El hombre que en su memoria la amaba tanto se desvanecía poco a poco, separándose del Alejandro que aparecía en la pantalla, hasta arrancarse definitivamente de su corazón.
La noche cayó por completo. Valeria se desplomó en el suelo, indefensa, dejando que la oscuridad y el frío la devoraran.
Cuando recobró el sentido, se arrastró apenas. La sangre seca bajo su cuerpo formó un rastro rojo con cada movimiento.
Su vientre ya no tenía sensibilidad. Se obligó a levantarse y caminó tambaleante hacia afuera.
El sol la alcanzó con un rayo cálido, pero no logró penetrar en su cuerpo helado. Finalmente, se desmayó al borde del camino y alguien la llevó al hospital.
—Señorita Rosales, su abdomen sufrió un golpe muy grave, el útero está desgarrado, necesitamos operar para extraer los restos —explicó el médico.
Valeria escuchó sin alterarse. Después de haber perdido a su bebé, ya había aceptado la idea de no volver a ser madre.
Está bien así... Al menos sigue viva para dejar a Alejandro atrás.
Al despertar de la cirugía, unos hombres la redujeron con un saco en la cabeza y la llevaron a la fuerza ante Alejandro.
—Lucía, aquí está, después de darle una lección, no vuelvas a estar triste —dijo él, con una mirada que se suavizó en cuanto giró hacia Lucía.
Ella sonrió complacida, besó a Alejandro en la mejilla y parpadeó coqueta:
—¿Puedo hacer lo que quiera?
—Sí, como quieras, estoy aquí para ti —respondió él, como si incluso una vida perdida fuera un precio aceptable.
Lucía aplaudió, satisfecha. Dio la orden a los guardaespaldas de traer dos urnas funerarias.
—¿Qué piensas hacer? —Valeria reconoció en seguida las urnas: eran las de sus padres. Intentó gritar, pero solo salió un gemido ahogado.
—Alejandro, quiero reducir a polvo los restos de los padres de esta mala mujer —dijo Lucía con una sonrisa torcida.
—Está bien —asintió Alejandro.
—¡No, Alejandro! —Valeria lloraba desesperada, forcejeando bajo el agarre de los guardias—. ¡Míralas! ¡Son tus suegros! ¡Tú mismo hiciste esas urnas! ¡Te lo ruego, deténla!
Pero Alejandro no apartó los ojos del rostro de Lucía. No se fijó ni un instante en las urnas.

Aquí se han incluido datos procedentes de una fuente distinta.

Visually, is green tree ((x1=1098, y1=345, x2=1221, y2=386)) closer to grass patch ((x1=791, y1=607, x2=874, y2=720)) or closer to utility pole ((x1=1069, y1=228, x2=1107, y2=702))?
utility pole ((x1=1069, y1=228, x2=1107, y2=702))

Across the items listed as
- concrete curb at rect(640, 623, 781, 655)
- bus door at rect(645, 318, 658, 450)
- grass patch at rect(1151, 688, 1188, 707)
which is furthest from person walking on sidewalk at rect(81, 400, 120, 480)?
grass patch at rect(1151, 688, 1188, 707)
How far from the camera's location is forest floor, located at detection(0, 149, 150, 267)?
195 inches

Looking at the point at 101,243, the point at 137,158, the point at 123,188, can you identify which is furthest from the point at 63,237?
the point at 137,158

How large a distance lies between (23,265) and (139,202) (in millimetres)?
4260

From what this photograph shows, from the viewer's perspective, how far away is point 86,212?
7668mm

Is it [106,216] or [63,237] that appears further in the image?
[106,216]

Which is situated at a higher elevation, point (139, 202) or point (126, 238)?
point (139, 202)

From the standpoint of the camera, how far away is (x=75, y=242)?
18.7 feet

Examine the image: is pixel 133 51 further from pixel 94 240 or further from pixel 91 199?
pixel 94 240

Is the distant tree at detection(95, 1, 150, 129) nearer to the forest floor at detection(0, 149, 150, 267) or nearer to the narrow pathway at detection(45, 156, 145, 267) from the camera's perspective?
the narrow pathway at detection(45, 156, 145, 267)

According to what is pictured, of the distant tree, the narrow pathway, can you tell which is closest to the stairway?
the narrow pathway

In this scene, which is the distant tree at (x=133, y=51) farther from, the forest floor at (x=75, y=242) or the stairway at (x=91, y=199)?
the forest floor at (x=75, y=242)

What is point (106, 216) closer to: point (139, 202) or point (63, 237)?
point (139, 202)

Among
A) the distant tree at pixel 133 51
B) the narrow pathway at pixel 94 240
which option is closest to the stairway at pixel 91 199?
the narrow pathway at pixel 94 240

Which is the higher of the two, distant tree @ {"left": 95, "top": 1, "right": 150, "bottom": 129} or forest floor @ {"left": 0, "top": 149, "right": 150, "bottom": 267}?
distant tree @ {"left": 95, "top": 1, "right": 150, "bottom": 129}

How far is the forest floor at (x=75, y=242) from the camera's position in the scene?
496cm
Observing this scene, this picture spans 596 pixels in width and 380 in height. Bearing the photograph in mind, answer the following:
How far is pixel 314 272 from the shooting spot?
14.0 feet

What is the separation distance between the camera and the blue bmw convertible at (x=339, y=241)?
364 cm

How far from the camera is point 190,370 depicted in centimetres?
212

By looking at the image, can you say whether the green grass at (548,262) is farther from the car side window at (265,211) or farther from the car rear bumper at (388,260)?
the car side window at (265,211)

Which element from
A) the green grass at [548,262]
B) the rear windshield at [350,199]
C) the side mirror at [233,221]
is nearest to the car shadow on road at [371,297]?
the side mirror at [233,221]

Valeria sintió cómo la desesperanza la devoraba. Vio las cenizas de sus padres esparcirse en el aire y su corazón se rompió en mil pedazos.
"Alejandro, ¿solo tienes ojos para Lucía?", pensó con el alma hecha trizas.
El dolor la consumió. Se desvaneció entre los brazos de los guardias.
Lucía, indiferente, tomó la otra urna y vació las cenizas al viento.
—Vamos, Alejandro, ya no estoy enojada.
—De acuerdo —contestó Alejandro. La abrazó y salió con ella. Al pasar junto a la inconsciente Valeria, sus pasos se ralentizaron, pero nunca la miró, ni se detuvo.
Cuando Valeria despertó, las cenizas habían desaparecido, apretó contra su pecho el par de urnas vacías, sus lágrimas ya se habían secado.
Regresó a la mansión, tomó los nuevos documentos de identidad y observó por última vez la casa en la que había vivido cinco años. Sonrió con ironía.
Agarró un bate de béisbol y destrozó todo: las piezas de Lego que armaron juntos, el sofá que eligieron en pareja, el televisor que compraron entre los dos.
Con cada golpe sentía el cuerpo desfallecer, pero no paró hasta dejar el salón en ruinas. Entonces rió, una risa rota, amarga.
Tiró el bate y, con un labial, escribió en la pared:
“Alejandro, tú dijiste que quien traiciona un corazón sincero debía morir, ¿lo recuerdas?”
“El mayor error de mi vida fue haberte amado.”
Valeria salió sin mirar atrás, dejando todo entre escombros.